Se trata de «hacerse a uno mismo», como decía Aristóteles, ir estableciendo una escala de valores propia y personal que haga de brújula de nuestras expresiones vitales, pues sin guía actuamos conforme impulsos, modas, presiones sociales o lo que otros dicen que debemos hacer. Cuando se entra en este círculo se termina perdiendo el sentido de lo que se hace y por qué se hace. Un buen número de crisis personales nacen de esta pérdida de sentido, de suelo firme donde descansar y desde donde impulsarse.
Inmanuel Kant ya instaba a los hombres de su tiempo a que abandonasen la minoría de edad, que implica que los demás te digan lo que tienes que hacer, decir y pensar.
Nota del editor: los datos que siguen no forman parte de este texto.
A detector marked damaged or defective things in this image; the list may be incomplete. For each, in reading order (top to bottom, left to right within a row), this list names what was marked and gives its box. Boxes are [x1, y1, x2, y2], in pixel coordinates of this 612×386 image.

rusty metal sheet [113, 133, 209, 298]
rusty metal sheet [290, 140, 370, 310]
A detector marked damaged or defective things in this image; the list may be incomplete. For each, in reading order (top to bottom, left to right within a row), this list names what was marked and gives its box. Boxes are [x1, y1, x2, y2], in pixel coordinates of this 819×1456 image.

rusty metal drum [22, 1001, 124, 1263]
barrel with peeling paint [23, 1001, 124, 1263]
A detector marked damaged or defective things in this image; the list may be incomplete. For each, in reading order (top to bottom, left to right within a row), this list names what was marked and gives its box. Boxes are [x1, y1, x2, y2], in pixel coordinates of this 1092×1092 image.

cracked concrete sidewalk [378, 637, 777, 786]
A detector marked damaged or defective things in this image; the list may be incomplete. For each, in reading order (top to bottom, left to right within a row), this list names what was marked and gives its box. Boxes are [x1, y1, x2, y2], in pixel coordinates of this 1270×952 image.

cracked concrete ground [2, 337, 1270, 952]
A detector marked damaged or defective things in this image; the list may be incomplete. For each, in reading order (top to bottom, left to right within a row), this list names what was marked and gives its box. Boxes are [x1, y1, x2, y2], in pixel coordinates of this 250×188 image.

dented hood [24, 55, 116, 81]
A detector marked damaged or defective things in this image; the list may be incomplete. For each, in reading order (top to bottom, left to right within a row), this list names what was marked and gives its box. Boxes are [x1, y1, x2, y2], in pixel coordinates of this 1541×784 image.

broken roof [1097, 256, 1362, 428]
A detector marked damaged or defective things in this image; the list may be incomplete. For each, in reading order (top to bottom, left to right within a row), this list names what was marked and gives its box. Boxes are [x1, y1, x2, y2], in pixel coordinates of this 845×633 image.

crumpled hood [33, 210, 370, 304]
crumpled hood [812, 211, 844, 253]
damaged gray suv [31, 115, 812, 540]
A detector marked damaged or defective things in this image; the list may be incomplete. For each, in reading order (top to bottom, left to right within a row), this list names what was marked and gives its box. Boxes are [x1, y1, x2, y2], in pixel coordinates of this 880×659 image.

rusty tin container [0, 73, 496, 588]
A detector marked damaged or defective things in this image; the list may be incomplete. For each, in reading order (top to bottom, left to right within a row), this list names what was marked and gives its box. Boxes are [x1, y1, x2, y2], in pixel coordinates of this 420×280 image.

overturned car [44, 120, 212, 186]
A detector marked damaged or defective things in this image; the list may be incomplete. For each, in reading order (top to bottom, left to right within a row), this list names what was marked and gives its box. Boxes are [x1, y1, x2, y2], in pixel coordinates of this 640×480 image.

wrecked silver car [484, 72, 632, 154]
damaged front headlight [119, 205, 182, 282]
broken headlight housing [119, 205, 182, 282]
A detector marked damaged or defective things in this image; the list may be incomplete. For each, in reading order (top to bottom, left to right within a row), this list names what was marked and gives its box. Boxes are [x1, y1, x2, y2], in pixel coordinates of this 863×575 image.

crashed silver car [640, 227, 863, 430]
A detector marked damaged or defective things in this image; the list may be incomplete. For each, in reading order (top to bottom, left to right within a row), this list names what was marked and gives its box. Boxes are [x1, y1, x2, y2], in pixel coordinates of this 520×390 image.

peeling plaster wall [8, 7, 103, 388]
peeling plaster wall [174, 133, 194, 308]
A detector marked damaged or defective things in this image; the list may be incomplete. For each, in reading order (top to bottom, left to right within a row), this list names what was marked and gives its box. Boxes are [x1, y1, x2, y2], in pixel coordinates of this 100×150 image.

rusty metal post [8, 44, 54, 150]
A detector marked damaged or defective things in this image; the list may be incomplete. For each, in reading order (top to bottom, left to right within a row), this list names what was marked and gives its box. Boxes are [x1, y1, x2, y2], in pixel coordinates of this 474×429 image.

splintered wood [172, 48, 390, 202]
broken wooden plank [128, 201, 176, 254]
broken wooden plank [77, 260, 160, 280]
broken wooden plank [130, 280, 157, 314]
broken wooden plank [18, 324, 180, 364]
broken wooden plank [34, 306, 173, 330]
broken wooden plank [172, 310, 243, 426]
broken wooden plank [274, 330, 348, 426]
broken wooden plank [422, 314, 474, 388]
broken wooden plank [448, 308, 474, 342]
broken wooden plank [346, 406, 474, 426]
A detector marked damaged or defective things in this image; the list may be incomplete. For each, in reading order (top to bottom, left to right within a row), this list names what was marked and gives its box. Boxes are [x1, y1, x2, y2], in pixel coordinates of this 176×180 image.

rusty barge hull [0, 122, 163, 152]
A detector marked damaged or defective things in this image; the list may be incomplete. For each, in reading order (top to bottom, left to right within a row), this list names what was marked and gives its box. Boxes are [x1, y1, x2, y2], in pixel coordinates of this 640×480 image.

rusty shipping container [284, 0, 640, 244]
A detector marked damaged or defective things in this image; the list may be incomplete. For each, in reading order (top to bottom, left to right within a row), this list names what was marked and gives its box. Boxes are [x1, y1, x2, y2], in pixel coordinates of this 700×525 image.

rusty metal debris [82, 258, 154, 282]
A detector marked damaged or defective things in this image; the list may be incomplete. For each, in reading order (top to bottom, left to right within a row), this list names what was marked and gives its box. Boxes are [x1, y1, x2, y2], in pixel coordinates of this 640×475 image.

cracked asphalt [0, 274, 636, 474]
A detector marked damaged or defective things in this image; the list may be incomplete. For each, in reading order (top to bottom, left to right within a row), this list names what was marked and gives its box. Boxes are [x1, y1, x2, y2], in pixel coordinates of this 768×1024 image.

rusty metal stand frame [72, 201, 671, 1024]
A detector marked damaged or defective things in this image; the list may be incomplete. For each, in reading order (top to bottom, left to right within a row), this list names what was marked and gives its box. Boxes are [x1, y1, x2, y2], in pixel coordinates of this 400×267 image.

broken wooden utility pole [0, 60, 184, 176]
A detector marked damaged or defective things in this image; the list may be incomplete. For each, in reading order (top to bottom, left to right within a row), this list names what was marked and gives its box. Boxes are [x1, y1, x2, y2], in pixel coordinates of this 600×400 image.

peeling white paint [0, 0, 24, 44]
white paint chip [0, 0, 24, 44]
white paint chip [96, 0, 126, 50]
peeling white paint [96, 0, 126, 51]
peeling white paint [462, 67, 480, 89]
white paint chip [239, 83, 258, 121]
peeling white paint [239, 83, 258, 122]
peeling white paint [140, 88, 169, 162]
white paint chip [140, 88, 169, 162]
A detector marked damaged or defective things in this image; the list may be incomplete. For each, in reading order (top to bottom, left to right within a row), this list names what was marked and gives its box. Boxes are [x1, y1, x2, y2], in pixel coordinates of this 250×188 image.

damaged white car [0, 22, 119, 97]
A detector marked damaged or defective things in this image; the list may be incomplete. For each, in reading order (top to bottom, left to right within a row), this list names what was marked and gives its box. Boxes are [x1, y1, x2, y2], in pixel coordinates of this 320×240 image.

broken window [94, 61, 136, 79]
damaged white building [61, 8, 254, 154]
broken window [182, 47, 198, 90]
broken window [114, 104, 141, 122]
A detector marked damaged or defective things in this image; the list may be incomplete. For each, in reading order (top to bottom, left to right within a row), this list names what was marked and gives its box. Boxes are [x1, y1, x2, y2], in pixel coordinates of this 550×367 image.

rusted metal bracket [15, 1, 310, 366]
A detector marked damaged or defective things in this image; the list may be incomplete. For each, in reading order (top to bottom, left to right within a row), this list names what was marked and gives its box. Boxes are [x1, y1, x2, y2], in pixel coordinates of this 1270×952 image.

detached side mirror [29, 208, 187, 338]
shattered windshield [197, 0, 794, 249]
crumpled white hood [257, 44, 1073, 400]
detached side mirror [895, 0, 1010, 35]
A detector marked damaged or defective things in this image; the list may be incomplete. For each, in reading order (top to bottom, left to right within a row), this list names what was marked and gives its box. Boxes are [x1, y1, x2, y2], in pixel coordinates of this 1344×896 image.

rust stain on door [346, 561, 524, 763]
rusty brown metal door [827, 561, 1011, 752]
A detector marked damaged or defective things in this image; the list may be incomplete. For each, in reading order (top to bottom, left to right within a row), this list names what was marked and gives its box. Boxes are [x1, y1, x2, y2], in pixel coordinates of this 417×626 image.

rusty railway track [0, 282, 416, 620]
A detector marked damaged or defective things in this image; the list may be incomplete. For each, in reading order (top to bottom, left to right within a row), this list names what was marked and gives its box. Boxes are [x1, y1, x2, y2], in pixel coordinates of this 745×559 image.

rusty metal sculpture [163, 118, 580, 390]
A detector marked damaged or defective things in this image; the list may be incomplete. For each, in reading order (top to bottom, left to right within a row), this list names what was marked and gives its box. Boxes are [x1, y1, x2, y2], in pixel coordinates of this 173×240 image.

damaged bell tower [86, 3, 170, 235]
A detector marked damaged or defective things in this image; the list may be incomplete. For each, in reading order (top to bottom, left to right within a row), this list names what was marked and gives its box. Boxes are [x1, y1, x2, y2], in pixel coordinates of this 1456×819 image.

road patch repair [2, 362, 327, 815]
Quizás, desde estos nuevos aires educativos, esté más cercano ese momento con el que tanto soñó Kant y podamos ver los primeros brotes de unos hombres y mujeres de solidas y bien fundamentadas convicciones, respetuosos consigo mismos y con los demás, de mentes despiertas y creativas, de espíritus libres que tengan al resto de los seres humanos, y por extensión el planeta en el que viven, como el bien más preciado.